## Görev amacı
Lütfen aşağıdaki patatesin tarihine dair metinde "Patates burada halk" sözlerinin geçtiği yerle açılıp "yapmışlar bu sebzenin." ile kapanan kısmı aynen yazıya geçirin.

## Alıntı
|
Alçakgönüllü sebzemiz patates nasıl olduysa ilk olarak Amerika kıtasında
yeşermiş. İnkalar ona tanrısal bir anlam yüklemişler. İspanyol
istilacılar Güney Amerika kıtasında bugün Peru olarak bildiğimiz ülkeyi
işgal ettiklerinde İnka hazineleri kadar patates de dikkatlerini çekmiş.
Keşif ve istilanın başındaki kumandan Pizzaro, tamı tamına 1535 yılında
patatesi İspanya kralına takdim etmiş. Ne var ki kral hazretleri bu tanıştırmadan
pek hoşlanmamışlar.
Bundan yaklaşık elli yıl sonra, bu kez bir İngiliz soylusu, Sir Walter
Raleigh, Virginia'da patatesi yeniden keşfetmiş. İngiltere'ye getirmiş.
Patates burada halk arasında ciddi bir ilgi görmüş.
Zamanla önce İtalya'da, sonra da Almanya, Rusya ve Fransa'da patates tarımı
başlamış. Ancak İngiltere'nin aksine, buralarda patatese bir hayvan
yemi muamelesi layık görülmüş. Bir de patates yetiştirilen bölgelerdeki
köylüler yemeklerini yapmışlar bu sebzenin.
Patatesi bugünkü burjuva mutfaklarına kabul ettiren adam, bir Fransız
kimyacısı, Antoine Augustin Parmentier'dir. Aynı zamanda Fransız
ordusunda subay olan Parmentier, patatesin faydaları üzerine ciddi araştırmalar
yapmıştır.
O dönemlerde Avrupa'nın kıtlık tehlikesiyle karşılaşmış olması
Parmentier'yi patatesi savunma konusunda daha da cesaretlendirmişti.

## Verilen malzeme
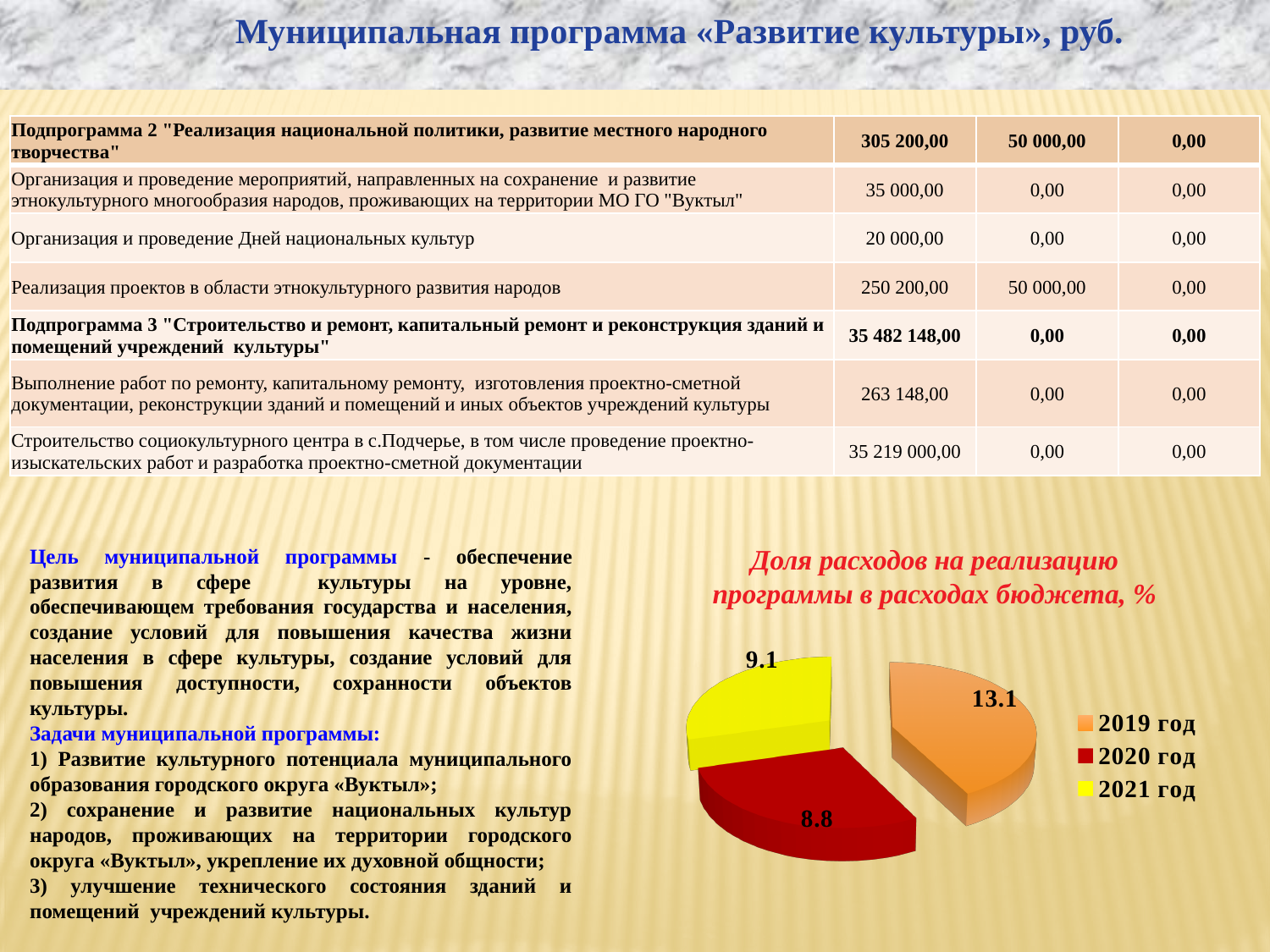
Which year has the largest slice in the pie chart? 2019 год What is the title of the pie chart? Доля расходов на реализацию программы в расходах бюджета, % What value is shown for 2020 год in the pie chart? 8.8 What is the difference between the values for 2021 год and 2020 год in the pie chart? 0.3 What colour is the slice for 2020 год in the pie chart? red Which is larger in the pie chart, the value for 2019 год or 2021 год? 2019 год What is the difference between the values for 2019 год and 2020 год in the pie chart? 4.3 What value is shown for 2021 год in the pie chart? 9.1 How many slices does the pie chart have? 3 What value is shown for 2019 год in the pie chart? 13.1 Which year has the smallest slice in the pie chart? 2020 год What type of chart is shown on the slide? pie chart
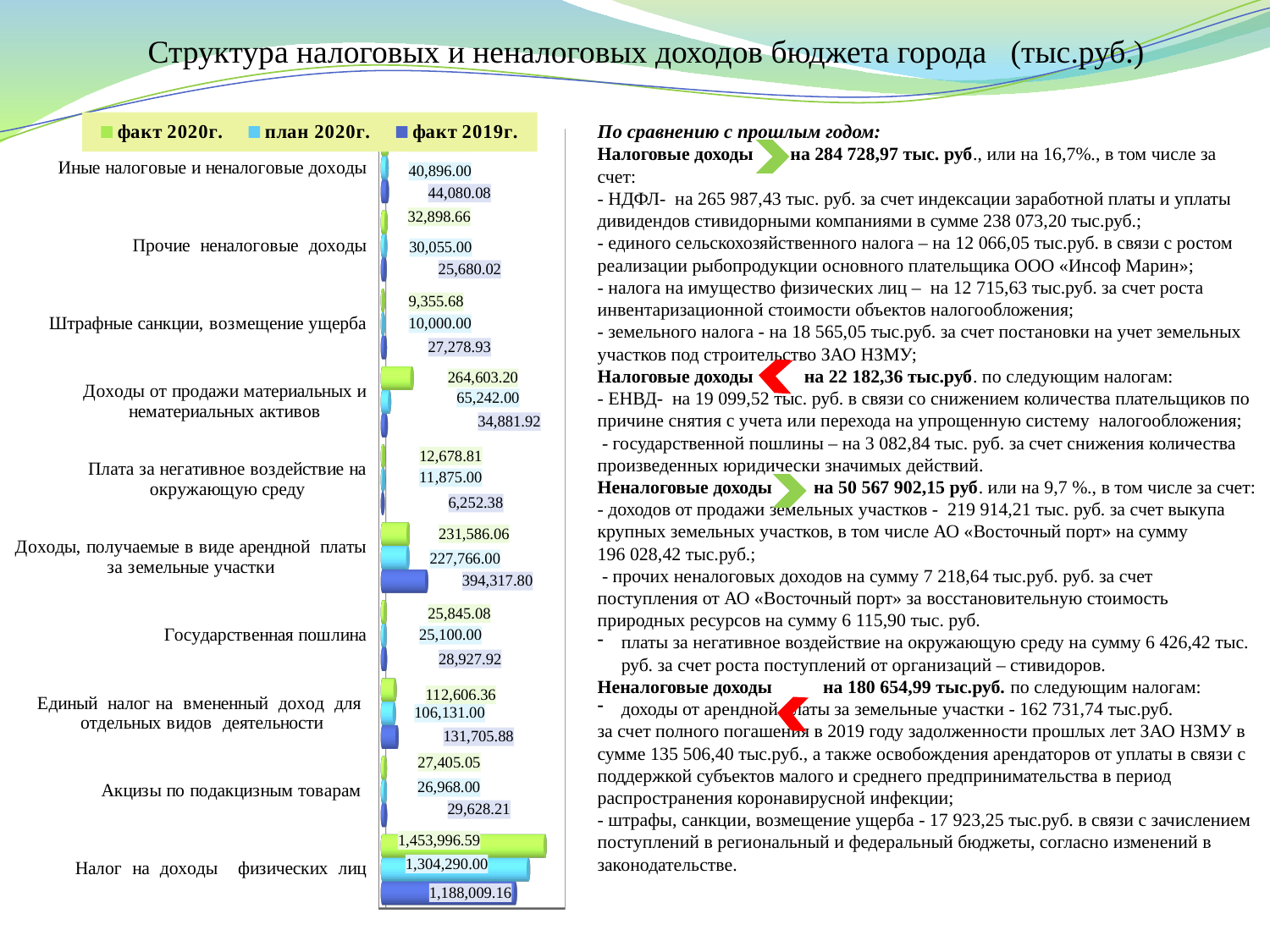
What is the факт 2020г. value for Налог на доходы физических лиц? 1,453,996.59 What colour represents the факт 2019г. series in the legend? blue Which category has the highest факт 2020г. value? Налог на доходы физических лиц How many series does the chart legend list? 3 What is the план 2020г. value for Государственная пошлина? 25,100.00 For Доходы от продажи материальных и нематериальных активов, which is larger: факт 2020г. or план 2020г.? факт 2020г. What kind of chart is shown on the slide? bar chart What is the difference between the факт 2020г. and факт 2019г. values for Налог на доходы физических лиц? 265,987.43 How many categories are plotted on the chart? 10 What is the difference between the факт 2019г. and факт 2020г. values for Штрафные санкции, возмещение ущерба? 17,923.25 What is the факт 2019г. value for Доходы, получаемые в виде арендной платы за земельные участки? 394,317.80 What is the факт 2019г. value for Единый налог на вмененный доход для отдельных видов деятельности? 131,705.88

## Yazılı yanıt
Patates burada halk arasında ciddi bir ilgi görmüş.
Zamanla önce İtalya'da, sonra da Almanya, Rusya ve Fransa'da patates tarımı
başlamış. Ancak İngiltere'nin aksine, buralarda patatese bir hayvan
yemi muamelesi layık görülmüş. Bir de patates yetiştirilen bölgelerdeki
köylüler yemeklerini yapmışlar bu sebzenin.